As injustificadas atitudes vingativas contra os funcionários públicos e estudantes das IFES são um insulto a história educacional do país. Partindo deste contexto, em que o patriotismo e o bem comum são apenas bandeiras demagógicas de populistas de direita, que tipo concreto de medidas são cogitadas ao se postular que a gestão do ensino superior deva ser pautada pelos interesses dos capitalistas da educação?

Se as IFES fossem geridas por tais critérios, significaria o abandono de algumas diretrizes consideradas fundamentais no setor público. As escolas particulares de ensino superior não remuneram os docentes pela sua titulação acadêmica, mas pelo nível da turma em que o educador atuar, assim especialistas, mestres e doutores recebem o mesmo num curso de graduação, analogamente em cursos de especialização. A remuneração seria calculada considerando-se as horas despendidas em sala de aula, o professor horista seria trabalhador sem descanso semanal remunerado, férias ou décimo terceiro salário. Além disso, o custoso setor de pesquisa científica seria desarticulado, dispensando todos que não atuassem em sala ou cargo administrativo acadêmico. Analogamente, as atividades de extensão, arte e cultura seriam igualmente encerradas em definitivo. A carga horária dedicada a prática profissional, estágios, aulas em laboratórios, e consultas a bibliotecas seriam reduzidas ao mínimo tempo possível, em alguns casos passariam a ser executadas em espaços fora da instituição de ensino, ou até completamente suprimidas.

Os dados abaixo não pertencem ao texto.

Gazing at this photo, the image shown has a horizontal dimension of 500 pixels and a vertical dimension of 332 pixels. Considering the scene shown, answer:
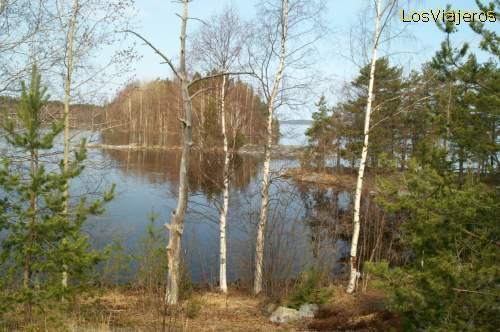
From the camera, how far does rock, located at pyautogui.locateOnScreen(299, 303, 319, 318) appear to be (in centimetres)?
874

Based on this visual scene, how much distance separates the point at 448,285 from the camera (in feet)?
14.8

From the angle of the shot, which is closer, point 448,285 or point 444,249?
point 448,285

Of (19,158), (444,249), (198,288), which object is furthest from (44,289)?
(198,288)

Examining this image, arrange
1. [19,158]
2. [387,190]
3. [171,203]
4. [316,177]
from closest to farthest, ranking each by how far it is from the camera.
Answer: [387,190] → [19,158] → [171,203] → [316,177]

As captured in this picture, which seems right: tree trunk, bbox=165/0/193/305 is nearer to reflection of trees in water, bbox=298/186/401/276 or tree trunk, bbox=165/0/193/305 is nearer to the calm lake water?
the calm lake water

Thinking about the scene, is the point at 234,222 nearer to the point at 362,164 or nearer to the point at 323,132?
the point at 362,164

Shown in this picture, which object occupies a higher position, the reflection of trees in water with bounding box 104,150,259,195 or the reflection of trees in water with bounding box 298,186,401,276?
the reflection of trees in water with bounding box 104,150,259,195

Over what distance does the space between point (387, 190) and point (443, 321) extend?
6.18ft

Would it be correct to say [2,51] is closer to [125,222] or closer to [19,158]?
[19,158]

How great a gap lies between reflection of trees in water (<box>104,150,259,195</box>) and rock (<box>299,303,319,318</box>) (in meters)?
4.14

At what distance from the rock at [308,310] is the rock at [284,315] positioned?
127 mm

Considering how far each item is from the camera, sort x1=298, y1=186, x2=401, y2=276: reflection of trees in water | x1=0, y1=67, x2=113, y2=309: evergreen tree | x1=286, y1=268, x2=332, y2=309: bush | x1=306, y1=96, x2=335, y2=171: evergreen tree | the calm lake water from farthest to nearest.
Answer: x1=306, y1=96, x2=335, y2=171: evergreen tree
x1=298, y1=186, x2=401, y2=276: reflection of trees in water
the calm lake water
x1=286, y1=268, x2=332, y2=309: bush
x1=0, y1=67, x2=113, y2=309: evergreen tree

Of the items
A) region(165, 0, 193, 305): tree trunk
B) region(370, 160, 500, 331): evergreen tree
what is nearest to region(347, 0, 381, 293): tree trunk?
region(370, 160, 500, 331): evergreen tree

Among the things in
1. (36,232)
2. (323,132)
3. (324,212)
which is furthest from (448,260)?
(323,132)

Vale mencionar que o uso da rede (internet) em atividades didáticas correntes também apresenta problemas. Elas acontecem sem participação de monitores, ou tutores, ou professores-assistentes, e serão feitas sem orientação alguma, com consultas a bibliografias em arquivos digitais e especificação genérica dos objetivos a cumprir, sem avaliação alguma, nem mesmo digital, ou por chat ou com qualquer tipo de correção ou orientação destinada aos clientes, denominada projeto pessoal...

Em suma, as instituições particulares lucrativas não vão substituir as públicas, estas vão para a lata de lixo da história da educação nacional; haverá apenas sumária extinção do patrimônio de décadas de gastos para criar o parco sistema público. As palavras adequadas para descrever tal intenção são descarte, desmanche, sucateamento e desperdício de verbas públicas acumuladas ao longo de décadas a fio.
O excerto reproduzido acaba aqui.